Article:

───

Avant de commencer la rédaction de cet article, il me semblait important d’expliquer brièvement la naissance de ce sujet.
En tant qu’étudiante et en tant que personne, je me suis beaucoup remise en question sur la pertinence de mes études et leurs objectifs finals. J’ai commencé mon cycle supérieur par de la direction artistique, j’ai par la suite fait deux ans en communication graphique avant de terminer mes cinq années d’études en UX design. Ce cheminement m’a permis de rencontrer du monde et d’échanger avec des profils du numérique très variés… J’ai eu la chance dès ma deuxième année d’études d’intégrer le monde professionnel en travaillant dans une start-up, Sunday, sous un format d’alternance. Pour la présenter brièvement, Sunday est une jeune entreprise à forte valeur dont l’objectif est de resserrer les liens familiaux via un objet connecté : la Sunday Box, un petit boitier qui se branche à la télévision des grands-parents pour leur faire profiter des photos de toute la famille. Ce passage au sein de Sunday a forgé beaucoup de choses en moi, à tel point qu’à l’issue de ces deux ans, mon approche du monde professionnel avait beaucoup évolué. J'avais pris conscience de l’importance de la vision utilisateur au sein d’une entreprise et je voulais que mon futur travail prenne pleinement en considération la parole et le regard du client.Au sein de cette start-up, j’ai passé de nombreuses heures au téléphone avec des clients mécontents, mais bienveillants. Avec le recul, je me rends compte à quel point ils avaient une patience à toute épreuve. Ils parlaient avec une graphiste qui ne comprenait pas leurs besoins, mais qui les invitait à enlever et remettre les piles de la télécommande Sunday pour régler le problème. (pour tout avouer, je ne savais pas si le problème serait résolu en utilisant cette solution, mais c’était le seul moyen de leur apporter une réponse immédiate). La plupart de mes interlocuteurs au téléphone étaient des grands-parents (la cible principale de Sunday). Ils représentaient pour moi des exemples, ils prenaient le temps de nous appeler pour résoudre un souci avec un produit défectueux dont ils pouvaient se passer, mais, qui leur avait été offert par leurs familles. L’importance d’être dans une start-up aux valeurs familiales et sociales prenait tout son sens lors de ces échanges. Je tenais donc à remercier ces gens qui ne liront jamais ces lignes, car pour eux, je n’étais que “Noémie de Sunday”. À toi Pascal, André et tous les autres, vous m’avez permis de comprendre l’intérêt de proposer un service et un produit optimisé et adapté à vos besoins.

───

Lignes fournies:
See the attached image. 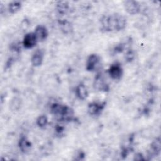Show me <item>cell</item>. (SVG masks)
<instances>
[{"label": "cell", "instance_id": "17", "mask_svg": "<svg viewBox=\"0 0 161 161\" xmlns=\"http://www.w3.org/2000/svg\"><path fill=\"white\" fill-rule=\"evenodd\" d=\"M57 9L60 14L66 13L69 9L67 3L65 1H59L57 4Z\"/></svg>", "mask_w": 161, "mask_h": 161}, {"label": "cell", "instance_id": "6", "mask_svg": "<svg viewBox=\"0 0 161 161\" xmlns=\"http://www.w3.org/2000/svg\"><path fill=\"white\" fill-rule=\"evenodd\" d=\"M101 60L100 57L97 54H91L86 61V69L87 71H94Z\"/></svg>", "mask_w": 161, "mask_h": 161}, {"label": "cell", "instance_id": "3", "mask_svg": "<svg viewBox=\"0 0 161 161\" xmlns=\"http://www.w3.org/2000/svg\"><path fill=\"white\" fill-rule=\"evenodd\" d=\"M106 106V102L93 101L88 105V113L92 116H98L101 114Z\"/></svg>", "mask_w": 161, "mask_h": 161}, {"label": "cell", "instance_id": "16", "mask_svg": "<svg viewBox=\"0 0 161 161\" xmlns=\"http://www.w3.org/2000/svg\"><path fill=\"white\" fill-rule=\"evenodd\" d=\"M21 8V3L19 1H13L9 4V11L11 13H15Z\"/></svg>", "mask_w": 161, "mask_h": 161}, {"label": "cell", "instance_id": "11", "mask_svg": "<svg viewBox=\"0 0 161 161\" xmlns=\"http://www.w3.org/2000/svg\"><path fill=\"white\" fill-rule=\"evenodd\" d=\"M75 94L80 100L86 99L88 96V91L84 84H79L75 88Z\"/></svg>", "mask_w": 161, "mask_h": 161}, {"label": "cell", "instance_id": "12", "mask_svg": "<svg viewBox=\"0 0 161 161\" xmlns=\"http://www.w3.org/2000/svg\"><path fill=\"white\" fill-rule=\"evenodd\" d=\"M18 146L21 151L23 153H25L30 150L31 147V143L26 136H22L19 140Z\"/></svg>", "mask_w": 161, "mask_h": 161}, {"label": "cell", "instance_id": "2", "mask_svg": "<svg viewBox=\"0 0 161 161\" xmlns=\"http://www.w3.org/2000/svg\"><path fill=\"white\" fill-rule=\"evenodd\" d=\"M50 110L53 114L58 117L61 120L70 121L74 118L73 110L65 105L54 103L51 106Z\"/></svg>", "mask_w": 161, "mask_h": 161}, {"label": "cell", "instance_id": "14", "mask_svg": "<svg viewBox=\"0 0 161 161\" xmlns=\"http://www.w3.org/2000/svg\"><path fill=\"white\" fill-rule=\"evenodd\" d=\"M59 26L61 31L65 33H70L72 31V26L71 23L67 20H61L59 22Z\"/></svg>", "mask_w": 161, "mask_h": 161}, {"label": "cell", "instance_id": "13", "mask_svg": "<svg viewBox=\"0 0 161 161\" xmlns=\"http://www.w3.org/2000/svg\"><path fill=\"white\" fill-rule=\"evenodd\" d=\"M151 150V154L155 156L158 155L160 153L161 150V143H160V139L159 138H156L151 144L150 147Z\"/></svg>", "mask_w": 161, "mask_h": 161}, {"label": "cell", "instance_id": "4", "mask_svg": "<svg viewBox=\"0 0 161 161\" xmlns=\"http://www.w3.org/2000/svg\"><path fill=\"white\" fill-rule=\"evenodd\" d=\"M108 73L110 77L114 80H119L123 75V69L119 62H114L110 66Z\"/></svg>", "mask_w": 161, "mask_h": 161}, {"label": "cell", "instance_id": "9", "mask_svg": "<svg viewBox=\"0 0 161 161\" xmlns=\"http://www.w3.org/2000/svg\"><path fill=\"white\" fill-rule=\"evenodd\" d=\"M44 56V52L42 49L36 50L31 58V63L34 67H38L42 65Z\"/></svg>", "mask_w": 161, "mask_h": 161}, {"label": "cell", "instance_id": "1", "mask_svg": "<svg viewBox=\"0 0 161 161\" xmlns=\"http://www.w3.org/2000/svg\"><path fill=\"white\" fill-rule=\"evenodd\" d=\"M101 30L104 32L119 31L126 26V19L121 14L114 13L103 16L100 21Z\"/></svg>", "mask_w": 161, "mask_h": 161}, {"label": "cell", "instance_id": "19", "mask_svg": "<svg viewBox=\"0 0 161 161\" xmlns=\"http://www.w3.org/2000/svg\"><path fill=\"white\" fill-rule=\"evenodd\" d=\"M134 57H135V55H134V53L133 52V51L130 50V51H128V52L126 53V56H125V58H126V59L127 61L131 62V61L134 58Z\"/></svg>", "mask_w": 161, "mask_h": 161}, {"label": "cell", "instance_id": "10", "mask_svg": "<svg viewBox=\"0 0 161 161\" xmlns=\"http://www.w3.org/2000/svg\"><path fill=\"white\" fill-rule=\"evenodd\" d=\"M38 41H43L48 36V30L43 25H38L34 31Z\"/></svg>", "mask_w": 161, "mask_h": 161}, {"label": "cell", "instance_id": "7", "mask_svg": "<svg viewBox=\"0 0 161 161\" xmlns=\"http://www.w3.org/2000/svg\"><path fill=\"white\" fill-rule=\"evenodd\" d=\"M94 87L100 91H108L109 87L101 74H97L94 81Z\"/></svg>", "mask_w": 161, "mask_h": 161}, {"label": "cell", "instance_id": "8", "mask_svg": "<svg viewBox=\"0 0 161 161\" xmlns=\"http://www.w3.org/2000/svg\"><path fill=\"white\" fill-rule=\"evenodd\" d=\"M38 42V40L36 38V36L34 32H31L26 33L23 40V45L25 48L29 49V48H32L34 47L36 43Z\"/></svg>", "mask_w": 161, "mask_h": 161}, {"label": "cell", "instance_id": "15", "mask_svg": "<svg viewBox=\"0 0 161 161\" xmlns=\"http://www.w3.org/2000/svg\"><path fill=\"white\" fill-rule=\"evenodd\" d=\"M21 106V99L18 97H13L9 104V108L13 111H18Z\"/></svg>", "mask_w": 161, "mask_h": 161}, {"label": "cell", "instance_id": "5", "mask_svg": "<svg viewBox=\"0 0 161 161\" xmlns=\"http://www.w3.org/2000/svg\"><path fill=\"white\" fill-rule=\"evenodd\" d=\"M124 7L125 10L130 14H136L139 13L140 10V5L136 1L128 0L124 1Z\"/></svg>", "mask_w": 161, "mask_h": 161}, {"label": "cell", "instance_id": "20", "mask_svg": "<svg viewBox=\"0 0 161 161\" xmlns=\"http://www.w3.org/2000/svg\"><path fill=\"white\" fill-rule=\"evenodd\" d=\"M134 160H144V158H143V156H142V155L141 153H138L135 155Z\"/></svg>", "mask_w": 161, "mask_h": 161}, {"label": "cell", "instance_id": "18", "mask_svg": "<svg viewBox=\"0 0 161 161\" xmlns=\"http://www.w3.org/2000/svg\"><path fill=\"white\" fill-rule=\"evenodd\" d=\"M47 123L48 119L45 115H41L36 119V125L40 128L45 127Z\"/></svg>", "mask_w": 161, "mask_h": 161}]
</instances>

───

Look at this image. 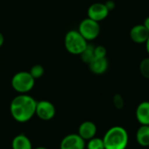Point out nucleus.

───

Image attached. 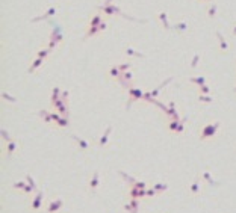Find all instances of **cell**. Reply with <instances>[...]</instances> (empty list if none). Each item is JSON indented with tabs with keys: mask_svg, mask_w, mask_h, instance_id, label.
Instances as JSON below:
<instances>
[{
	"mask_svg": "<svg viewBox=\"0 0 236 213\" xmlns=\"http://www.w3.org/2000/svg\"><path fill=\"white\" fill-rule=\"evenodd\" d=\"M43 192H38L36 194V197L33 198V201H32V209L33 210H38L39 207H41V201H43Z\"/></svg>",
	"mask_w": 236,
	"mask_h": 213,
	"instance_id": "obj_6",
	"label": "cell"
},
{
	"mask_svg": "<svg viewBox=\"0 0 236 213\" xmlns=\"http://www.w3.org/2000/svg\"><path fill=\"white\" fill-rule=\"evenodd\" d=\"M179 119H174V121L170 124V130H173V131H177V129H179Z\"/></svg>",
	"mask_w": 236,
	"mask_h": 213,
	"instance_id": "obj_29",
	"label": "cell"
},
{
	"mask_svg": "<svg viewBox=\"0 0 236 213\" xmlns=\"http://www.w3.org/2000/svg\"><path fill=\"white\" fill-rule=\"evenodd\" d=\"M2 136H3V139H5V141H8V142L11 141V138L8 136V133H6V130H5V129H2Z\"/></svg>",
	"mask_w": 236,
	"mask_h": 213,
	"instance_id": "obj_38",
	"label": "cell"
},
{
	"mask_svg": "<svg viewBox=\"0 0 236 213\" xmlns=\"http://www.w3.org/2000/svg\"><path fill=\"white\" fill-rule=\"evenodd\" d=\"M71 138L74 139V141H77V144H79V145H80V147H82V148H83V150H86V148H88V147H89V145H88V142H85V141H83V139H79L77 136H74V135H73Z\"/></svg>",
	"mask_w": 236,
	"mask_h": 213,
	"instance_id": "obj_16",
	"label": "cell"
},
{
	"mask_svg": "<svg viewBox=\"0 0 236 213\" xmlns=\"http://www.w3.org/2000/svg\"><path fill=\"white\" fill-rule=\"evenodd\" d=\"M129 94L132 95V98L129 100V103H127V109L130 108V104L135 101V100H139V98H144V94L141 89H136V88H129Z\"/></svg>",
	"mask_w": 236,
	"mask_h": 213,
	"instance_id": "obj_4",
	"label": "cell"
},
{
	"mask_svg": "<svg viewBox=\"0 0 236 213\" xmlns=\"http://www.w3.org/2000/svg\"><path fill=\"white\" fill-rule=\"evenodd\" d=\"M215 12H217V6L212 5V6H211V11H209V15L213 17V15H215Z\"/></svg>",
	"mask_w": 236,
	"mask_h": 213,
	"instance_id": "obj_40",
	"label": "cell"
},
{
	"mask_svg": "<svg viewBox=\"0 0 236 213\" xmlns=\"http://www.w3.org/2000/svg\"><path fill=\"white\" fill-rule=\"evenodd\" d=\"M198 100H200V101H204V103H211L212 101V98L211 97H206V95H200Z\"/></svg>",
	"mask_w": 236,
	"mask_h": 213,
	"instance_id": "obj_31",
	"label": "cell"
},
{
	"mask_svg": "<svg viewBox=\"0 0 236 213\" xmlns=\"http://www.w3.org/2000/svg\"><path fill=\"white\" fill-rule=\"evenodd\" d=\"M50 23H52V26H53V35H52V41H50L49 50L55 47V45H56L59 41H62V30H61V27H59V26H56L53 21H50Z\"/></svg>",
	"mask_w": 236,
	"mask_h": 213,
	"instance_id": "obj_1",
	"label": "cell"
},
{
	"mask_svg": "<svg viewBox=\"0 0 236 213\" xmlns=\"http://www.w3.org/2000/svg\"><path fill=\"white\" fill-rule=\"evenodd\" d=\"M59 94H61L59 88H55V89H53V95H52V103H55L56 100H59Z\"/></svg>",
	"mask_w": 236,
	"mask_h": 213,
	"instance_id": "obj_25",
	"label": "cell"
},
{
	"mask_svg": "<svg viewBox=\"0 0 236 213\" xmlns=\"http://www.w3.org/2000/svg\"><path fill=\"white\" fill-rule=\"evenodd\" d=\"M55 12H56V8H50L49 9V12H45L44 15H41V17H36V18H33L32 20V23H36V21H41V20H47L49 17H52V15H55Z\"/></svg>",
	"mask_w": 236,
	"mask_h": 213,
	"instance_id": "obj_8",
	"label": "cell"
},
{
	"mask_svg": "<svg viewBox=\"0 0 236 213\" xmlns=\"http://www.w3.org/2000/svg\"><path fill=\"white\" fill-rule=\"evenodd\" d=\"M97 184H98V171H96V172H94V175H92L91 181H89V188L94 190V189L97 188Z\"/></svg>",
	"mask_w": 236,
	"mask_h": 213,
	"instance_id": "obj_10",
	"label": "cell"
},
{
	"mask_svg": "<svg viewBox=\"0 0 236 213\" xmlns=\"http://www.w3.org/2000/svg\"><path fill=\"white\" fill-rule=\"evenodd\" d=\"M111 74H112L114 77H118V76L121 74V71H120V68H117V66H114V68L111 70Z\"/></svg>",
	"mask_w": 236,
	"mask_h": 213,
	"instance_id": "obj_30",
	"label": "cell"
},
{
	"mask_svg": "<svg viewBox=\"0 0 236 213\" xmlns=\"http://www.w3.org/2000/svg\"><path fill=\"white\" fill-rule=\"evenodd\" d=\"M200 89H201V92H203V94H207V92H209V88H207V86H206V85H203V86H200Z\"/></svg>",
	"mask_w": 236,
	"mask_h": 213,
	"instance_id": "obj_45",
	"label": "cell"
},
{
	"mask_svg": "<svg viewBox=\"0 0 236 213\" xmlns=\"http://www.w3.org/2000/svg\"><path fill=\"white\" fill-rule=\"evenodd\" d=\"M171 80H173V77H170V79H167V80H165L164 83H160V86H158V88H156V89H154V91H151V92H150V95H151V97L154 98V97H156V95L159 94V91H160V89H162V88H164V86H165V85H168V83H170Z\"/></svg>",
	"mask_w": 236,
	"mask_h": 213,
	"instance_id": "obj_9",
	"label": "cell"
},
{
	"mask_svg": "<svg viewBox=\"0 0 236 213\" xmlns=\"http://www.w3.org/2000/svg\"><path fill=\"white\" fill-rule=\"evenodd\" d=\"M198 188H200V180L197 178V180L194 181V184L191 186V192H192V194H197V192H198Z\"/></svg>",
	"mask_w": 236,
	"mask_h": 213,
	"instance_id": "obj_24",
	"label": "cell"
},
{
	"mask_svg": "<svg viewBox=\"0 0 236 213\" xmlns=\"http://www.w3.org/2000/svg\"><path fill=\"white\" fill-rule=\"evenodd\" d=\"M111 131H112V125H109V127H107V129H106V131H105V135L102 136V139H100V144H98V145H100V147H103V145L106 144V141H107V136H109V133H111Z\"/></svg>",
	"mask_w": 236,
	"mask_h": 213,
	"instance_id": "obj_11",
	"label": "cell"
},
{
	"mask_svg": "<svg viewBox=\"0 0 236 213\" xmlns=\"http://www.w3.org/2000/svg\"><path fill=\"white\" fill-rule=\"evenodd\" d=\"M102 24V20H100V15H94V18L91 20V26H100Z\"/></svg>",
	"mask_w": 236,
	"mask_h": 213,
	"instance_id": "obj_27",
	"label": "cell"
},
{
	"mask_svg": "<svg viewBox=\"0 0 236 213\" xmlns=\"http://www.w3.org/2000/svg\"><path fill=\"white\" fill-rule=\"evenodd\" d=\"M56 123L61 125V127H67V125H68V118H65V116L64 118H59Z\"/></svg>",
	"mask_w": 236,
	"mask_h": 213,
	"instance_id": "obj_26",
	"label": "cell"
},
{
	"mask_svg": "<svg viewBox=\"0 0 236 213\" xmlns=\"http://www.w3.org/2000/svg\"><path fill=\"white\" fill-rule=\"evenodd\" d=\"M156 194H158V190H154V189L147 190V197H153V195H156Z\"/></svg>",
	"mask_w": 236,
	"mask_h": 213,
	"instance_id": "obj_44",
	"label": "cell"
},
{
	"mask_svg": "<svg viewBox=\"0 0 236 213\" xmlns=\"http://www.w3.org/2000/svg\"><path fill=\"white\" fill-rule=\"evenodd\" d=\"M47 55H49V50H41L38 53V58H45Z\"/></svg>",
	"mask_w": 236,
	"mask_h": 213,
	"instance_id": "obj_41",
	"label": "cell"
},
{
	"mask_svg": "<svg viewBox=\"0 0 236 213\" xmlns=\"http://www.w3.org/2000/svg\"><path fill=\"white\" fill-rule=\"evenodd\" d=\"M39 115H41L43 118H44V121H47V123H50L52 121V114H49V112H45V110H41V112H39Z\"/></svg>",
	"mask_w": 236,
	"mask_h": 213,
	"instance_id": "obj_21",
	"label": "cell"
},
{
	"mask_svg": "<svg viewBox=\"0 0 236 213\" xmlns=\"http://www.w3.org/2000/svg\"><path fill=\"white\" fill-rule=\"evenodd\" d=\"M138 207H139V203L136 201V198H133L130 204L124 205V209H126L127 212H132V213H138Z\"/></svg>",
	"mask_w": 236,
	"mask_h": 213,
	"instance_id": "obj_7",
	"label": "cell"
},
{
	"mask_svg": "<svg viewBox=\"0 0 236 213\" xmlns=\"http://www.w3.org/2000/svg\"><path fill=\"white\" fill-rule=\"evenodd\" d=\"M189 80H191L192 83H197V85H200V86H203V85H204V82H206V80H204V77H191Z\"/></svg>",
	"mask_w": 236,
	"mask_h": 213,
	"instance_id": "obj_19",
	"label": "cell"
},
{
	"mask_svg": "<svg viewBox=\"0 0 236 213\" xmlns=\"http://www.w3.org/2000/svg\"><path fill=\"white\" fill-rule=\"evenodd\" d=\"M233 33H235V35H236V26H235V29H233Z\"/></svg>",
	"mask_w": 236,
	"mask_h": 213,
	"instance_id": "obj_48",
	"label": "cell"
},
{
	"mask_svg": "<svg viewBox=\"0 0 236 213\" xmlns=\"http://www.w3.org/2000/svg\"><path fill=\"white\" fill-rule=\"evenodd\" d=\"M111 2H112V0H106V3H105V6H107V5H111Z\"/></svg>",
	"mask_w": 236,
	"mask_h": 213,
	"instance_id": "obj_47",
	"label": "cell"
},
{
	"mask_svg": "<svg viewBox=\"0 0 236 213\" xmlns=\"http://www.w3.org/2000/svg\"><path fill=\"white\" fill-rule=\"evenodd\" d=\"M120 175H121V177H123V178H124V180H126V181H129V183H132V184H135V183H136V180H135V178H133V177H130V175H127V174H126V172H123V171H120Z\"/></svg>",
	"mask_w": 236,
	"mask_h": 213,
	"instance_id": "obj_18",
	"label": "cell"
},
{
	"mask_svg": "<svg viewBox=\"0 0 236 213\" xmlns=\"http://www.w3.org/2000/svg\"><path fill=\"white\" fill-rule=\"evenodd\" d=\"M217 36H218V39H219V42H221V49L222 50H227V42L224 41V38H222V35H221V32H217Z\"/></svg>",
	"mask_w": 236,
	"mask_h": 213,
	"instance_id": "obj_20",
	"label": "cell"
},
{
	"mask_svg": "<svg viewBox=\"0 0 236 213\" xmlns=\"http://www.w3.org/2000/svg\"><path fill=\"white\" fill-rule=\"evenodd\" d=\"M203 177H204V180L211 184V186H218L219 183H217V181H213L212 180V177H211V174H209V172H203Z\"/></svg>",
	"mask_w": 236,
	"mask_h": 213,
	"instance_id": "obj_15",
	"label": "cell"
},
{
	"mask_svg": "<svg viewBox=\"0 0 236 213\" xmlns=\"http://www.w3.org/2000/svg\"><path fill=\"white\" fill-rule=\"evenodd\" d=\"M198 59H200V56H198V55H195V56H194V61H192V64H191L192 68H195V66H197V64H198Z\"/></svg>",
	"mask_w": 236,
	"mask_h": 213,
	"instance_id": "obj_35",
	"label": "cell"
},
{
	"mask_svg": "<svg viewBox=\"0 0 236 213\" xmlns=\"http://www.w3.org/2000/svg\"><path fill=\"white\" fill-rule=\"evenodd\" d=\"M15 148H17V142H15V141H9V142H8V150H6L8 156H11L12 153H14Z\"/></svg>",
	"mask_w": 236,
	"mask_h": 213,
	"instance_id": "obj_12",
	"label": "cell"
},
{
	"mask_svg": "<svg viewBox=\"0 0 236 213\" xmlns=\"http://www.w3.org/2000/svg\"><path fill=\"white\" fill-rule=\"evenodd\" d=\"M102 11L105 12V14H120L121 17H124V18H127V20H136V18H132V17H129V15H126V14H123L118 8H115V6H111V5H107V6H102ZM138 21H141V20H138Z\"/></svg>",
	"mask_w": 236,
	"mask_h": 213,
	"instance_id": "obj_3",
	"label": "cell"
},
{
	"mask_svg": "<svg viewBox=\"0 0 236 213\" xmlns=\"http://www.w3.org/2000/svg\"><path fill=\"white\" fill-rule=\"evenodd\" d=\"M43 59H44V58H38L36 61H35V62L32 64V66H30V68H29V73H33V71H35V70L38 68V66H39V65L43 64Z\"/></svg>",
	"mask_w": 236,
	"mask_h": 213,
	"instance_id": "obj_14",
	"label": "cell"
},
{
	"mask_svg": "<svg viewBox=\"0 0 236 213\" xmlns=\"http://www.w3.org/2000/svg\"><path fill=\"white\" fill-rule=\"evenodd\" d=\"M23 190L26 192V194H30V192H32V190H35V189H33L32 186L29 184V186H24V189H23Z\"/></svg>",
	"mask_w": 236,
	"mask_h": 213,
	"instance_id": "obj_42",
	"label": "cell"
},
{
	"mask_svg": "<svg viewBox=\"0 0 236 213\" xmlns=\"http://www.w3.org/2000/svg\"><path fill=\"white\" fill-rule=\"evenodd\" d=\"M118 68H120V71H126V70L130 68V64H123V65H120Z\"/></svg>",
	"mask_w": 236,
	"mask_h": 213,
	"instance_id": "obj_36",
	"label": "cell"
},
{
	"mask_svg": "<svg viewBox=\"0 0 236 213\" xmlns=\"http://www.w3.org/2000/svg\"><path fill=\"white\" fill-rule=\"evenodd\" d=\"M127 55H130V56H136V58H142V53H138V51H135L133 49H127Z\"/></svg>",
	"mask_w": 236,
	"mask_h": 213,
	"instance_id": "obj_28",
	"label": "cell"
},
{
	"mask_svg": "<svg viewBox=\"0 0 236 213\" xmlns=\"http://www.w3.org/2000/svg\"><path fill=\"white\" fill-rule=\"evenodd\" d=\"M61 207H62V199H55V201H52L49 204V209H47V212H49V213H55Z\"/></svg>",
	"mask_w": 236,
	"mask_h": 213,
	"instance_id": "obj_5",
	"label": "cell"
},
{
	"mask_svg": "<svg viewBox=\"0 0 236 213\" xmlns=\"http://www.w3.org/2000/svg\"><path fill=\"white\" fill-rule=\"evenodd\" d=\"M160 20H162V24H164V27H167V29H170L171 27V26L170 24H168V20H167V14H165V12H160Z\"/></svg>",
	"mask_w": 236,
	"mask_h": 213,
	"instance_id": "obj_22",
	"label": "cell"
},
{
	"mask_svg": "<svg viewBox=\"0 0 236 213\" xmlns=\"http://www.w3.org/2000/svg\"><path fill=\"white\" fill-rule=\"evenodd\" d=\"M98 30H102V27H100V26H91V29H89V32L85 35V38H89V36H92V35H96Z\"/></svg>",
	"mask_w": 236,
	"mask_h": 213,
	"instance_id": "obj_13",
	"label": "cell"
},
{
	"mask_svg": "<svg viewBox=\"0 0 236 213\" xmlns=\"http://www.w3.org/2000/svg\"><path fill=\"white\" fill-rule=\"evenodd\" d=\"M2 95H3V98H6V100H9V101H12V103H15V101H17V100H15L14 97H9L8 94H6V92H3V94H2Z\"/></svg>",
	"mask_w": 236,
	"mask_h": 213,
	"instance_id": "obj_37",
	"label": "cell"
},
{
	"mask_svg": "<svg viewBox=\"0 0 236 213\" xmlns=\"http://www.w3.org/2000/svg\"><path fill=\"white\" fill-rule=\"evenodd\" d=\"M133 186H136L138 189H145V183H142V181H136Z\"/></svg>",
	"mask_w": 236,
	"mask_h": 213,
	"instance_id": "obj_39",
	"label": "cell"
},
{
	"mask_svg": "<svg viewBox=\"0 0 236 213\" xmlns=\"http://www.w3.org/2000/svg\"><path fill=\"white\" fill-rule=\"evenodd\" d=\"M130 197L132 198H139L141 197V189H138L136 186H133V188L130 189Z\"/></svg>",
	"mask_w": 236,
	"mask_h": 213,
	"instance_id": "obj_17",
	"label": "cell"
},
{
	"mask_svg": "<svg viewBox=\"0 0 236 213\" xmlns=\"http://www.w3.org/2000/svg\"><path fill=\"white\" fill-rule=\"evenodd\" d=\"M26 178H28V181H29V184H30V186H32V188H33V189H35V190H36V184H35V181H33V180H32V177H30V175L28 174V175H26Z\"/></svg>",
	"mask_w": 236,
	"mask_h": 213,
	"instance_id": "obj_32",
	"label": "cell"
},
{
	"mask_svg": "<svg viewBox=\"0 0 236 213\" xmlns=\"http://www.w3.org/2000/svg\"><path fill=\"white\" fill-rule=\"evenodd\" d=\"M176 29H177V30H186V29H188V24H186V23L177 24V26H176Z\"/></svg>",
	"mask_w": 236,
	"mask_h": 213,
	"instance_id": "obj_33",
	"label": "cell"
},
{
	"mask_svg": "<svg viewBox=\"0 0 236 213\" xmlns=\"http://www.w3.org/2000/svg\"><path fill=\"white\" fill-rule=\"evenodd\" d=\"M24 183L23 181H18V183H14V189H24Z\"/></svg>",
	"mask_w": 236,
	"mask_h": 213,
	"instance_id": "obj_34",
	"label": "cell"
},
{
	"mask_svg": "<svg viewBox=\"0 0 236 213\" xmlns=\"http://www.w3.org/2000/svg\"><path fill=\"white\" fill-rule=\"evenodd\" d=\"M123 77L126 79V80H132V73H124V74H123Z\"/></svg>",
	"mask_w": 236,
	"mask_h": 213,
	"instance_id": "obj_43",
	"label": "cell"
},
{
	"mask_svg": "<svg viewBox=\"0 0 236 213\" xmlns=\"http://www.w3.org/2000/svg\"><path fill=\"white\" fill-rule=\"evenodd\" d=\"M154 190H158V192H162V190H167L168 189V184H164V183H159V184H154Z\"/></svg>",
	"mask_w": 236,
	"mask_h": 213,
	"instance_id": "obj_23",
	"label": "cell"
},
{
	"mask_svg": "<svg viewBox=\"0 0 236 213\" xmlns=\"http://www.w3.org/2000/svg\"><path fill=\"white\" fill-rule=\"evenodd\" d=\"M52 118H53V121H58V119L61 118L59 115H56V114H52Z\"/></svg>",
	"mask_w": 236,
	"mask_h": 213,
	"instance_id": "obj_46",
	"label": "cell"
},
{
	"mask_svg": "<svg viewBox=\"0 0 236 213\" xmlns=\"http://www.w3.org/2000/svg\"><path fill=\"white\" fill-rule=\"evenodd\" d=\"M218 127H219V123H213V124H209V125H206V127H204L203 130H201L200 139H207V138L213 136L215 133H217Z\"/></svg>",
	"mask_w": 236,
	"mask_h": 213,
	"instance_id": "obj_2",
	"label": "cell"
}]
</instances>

───

Objectif de la tâche: Dans l'article, quels domaines d'études se succèdent au cours du cycle supérieur ? Ces lignes proviennent d'une autre source que l'article.

Réponse attendue: La direction artistique, la communication graphique et l'UX design.